Silence billowed around them both as he looked at her, that crystalline gaze she remembered so well cracking beneath a deepening despair.
The realization pounded into her. "My God, Jareth, why?"
His voice was soft as snow falling. "We need…I need dreamers. True dreamers. Or we cannot be. Not anymore."
She waved a hand impatiently. "So tie yourself to another dreamer – surely there are plenty of them around."
He shook his head gently, reaching to catch the errant hand in his. "No, there aren't…not like you. You were the last I could find with her spark in you."
"Her?"
"Doesn't matter – the power's bled away through the ages, back to where it came from. You are unique in this time, Sarah. You are the last." He reached to touch her face with his other hand, running the back of his fingers along her cheek as he whispered, "I need you."
"Flatterer," she said quietly, feeling the growing numbness inside her. She knew his touch should be electrifying, but she could sense nothing, just as she hadn't felt anything when he caught her hand in his. It was an image of a dream of a memory of a touch, and it was then that she really believed what he had told her. That she – that they were dying.

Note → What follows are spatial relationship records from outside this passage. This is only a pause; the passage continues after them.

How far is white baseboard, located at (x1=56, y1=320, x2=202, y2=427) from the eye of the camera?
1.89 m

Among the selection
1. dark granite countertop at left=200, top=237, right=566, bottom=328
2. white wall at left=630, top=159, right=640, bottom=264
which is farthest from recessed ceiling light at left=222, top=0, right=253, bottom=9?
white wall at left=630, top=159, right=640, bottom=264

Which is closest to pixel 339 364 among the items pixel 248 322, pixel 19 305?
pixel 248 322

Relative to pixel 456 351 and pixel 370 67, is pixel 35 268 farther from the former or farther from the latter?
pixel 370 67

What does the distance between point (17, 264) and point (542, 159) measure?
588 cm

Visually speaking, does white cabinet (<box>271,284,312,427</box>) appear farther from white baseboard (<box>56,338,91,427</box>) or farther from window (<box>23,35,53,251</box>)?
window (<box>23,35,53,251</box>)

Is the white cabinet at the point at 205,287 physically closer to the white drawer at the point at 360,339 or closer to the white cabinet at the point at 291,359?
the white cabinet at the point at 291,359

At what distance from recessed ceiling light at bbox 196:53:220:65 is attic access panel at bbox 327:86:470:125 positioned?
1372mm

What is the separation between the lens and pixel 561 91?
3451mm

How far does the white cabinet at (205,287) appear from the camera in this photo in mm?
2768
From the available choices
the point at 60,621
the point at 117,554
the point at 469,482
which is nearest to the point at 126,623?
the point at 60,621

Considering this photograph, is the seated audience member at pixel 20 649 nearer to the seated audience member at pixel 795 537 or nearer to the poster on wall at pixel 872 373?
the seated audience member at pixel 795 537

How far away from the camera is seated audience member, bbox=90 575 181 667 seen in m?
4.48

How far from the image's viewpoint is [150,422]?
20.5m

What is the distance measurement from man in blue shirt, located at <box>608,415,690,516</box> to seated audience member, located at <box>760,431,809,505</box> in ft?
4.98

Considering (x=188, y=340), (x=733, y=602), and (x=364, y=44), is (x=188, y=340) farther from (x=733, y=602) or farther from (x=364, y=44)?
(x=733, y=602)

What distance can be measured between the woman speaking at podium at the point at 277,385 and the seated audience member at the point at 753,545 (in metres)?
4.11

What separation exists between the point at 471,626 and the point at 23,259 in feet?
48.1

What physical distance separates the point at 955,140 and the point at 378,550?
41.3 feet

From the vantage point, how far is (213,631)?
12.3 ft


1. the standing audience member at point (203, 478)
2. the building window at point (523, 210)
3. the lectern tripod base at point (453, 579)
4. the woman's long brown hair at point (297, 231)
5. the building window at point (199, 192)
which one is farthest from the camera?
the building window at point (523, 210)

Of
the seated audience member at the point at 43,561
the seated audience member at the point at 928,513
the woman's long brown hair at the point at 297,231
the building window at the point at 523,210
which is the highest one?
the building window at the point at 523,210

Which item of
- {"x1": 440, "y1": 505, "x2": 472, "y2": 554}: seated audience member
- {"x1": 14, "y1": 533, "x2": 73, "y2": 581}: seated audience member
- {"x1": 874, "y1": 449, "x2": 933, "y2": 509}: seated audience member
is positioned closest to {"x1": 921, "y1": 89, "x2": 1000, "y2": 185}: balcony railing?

She moved close to him then, letting him fill her sight, a familiar darkness against the brilliant white surrounding them. "Will you stay with me until the end?"
"Of course," he said simply, drawing her against him. "Where else could I go?"
A periwinkle blossom appeared between his fingers then, the delicate purple so beautiful in the ever-brightening light. He held it so both of them could see the color of its five petals.
And then, with a sudden rushing sensation, the dazzling circling whiteness overtook them both.
The paramedic closed her eyes out of respect before he stepped through the periwinkles to get to the ambulance and retrieve a body bag.
Author's Note: The title is a reference to the Emily Dickinson poem "Death is a Dialogue Between".